Directive: Rewrite everything from the line containing "From the perspective captured, from" down to the line containing "8.30 metres", swapping "camera" for "viewer" and leaving all else unchanged.

::: The input

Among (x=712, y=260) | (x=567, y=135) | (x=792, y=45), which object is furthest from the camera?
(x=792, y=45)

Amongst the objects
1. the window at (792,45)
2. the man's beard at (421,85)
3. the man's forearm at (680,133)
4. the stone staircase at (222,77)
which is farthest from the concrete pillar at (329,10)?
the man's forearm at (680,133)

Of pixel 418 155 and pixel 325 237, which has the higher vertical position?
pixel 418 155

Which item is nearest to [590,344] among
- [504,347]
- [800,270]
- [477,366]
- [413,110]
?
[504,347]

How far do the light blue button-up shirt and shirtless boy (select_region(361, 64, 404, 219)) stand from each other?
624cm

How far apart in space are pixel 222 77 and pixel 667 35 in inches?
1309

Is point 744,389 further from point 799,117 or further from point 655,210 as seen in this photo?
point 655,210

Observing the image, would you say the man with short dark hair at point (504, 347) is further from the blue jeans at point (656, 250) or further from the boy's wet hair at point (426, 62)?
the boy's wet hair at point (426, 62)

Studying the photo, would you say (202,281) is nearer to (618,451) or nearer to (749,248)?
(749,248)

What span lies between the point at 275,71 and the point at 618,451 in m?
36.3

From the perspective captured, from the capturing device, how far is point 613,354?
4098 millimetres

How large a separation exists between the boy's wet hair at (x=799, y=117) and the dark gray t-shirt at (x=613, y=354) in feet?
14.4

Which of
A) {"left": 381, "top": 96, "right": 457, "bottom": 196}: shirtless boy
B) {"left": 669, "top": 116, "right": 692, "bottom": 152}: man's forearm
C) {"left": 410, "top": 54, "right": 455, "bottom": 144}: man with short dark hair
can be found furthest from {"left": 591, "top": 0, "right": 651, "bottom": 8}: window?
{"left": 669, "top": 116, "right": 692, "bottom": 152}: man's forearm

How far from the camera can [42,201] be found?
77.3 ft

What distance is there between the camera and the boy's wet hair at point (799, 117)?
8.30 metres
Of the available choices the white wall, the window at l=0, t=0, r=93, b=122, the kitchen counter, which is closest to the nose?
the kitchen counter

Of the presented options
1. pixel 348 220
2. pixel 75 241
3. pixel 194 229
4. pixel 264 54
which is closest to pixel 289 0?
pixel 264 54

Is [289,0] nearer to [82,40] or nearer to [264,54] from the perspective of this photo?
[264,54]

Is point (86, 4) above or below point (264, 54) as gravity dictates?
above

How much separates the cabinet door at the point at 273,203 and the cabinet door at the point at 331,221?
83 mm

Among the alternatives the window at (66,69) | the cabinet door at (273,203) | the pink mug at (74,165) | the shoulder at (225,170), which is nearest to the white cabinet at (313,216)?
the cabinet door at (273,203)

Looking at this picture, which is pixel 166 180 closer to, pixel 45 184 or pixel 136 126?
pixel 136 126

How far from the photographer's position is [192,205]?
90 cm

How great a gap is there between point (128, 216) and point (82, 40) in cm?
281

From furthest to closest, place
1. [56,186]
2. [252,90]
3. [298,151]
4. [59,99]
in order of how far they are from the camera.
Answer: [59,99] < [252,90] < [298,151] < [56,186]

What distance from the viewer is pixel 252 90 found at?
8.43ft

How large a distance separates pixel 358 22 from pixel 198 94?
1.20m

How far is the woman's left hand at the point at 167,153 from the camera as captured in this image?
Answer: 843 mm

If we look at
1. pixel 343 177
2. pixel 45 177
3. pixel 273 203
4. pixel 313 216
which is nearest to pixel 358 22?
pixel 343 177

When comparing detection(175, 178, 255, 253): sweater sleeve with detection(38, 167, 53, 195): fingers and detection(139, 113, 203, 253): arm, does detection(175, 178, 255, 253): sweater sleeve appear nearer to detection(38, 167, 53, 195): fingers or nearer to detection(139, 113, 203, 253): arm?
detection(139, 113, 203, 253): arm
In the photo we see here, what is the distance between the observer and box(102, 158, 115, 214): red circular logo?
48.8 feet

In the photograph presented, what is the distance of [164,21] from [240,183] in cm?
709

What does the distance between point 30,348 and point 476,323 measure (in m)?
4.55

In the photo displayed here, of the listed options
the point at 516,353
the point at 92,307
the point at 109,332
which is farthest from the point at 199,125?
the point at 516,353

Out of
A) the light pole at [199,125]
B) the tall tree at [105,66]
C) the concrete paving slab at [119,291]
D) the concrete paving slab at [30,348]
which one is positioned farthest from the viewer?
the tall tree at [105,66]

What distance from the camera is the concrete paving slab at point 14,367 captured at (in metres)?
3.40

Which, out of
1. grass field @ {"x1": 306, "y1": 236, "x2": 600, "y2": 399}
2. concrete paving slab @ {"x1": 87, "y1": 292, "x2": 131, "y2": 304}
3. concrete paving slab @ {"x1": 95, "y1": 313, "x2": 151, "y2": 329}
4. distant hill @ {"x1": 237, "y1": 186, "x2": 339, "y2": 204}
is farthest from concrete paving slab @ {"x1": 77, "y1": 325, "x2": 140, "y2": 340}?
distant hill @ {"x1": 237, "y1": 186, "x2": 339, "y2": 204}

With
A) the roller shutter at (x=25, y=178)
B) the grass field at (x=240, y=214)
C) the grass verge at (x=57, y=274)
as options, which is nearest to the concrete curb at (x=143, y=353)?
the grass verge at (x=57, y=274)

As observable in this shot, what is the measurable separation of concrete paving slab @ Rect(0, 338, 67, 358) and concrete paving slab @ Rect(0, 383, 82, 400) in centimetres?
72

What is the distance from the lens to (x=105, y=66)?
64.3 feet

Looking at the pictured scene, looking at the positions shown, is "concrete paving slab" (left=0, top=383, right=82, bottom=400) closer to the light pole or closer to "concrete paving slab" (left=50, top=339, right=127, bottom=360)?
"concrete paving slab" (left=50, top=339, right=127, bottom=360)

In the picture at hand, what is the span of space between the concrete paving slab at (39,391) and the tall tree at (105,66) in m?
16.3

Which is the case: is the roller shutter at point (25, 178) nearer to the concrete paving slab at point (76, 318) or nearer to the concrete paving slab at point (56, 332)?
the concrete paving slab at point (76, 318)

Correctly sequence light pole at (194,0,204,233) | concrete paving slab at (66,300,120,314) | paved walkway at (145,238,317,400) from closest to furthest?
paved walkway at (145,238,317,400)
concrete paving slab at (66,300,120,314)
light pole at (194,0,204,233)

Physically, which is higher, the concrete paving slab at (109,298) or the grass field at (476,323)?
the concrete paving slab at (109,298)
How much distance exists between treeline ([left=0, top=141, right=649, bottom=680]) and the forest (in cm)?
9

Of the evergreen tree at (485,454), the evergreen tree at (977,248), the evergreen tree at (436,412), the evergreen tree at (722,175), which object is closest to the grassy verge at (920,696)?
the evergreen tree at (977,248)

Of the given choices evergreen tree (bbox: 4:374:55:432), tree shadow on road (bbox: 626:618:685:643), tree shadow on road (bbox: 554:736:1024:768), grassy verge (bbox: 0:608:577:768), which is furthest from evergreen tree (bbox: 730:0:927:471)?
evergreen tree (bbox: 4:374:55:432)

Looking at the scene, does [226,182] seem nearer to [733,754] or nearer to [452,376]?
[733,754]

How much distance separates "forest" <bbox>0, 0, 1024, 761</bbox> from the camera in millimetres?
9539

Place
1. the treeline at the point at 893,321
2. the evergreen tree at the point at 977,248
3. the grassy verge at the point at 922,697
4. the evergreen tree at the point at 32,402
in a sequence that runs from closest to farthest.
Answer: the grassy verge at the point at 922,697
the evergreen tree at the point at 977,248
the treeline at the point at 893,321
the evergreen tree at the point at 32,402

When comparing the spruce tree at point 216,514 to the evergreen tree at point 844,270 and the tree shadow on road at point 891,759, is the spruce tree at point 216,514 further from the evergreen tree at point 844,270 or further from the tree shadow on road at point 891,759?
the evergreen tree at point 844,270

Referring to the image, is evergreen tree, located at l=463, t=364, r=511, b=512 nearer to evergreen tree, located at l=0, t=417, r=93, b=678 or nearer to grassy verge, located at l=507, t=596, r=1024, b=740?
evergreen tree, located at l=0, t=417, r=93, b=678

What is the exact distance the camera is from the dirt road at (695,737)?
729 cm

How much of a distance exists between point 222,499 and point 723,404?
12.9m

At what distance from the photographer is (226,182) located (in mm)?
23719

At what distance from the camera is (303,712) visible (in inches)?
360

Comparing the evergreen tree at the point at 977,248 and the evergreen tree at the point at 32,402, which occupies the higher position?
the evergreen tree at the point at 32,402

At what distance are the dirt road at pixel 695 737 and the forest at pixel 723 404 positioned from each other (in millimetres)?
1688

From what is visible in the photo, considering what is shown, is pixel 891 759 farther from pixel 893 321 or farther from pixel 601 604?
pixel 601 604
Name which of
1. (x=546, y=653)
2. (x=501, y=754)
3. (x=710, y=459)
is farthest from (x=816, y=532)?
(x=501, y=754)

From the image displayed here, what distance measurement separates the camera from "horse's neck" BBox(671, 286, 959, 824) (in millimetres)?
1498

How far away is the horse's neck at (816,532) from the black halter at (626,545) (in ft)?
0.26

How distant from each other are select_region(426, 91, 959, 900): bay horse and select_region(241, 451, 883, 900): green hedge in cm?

::::::

Correct result:
From the perspective captured, from the capturing device, how far is point 613,354?
4098 millimetres

How large a separation exists between the boy's wet hair at (x=799, y=117) and the dark gray t-shirt at (x=613, y=354) in feet?
14.4

Which of
A) {"left": 381, "top": 96, "right": 457, "bottom": 196}: shirtless boy
B) {"left": 669, "top": 116, "right": 692, "bottom": 152}: man's forearm
C) {"left": 410, "top": 54, "right": 455, "bottom": 144}: man with short dark hair
can be found furthest from {"left": 591, "top": 0, "right": 651, "bottom": 8}: window?
{"left": 669, "top": 116, "right": 692, "bottom": 152}: man's forearm

How far from the viewer can [42,201] be found?
77.3 ft

What distance is there between the viewer and the boy's wet hair at point (799, 117)?
8.30 metres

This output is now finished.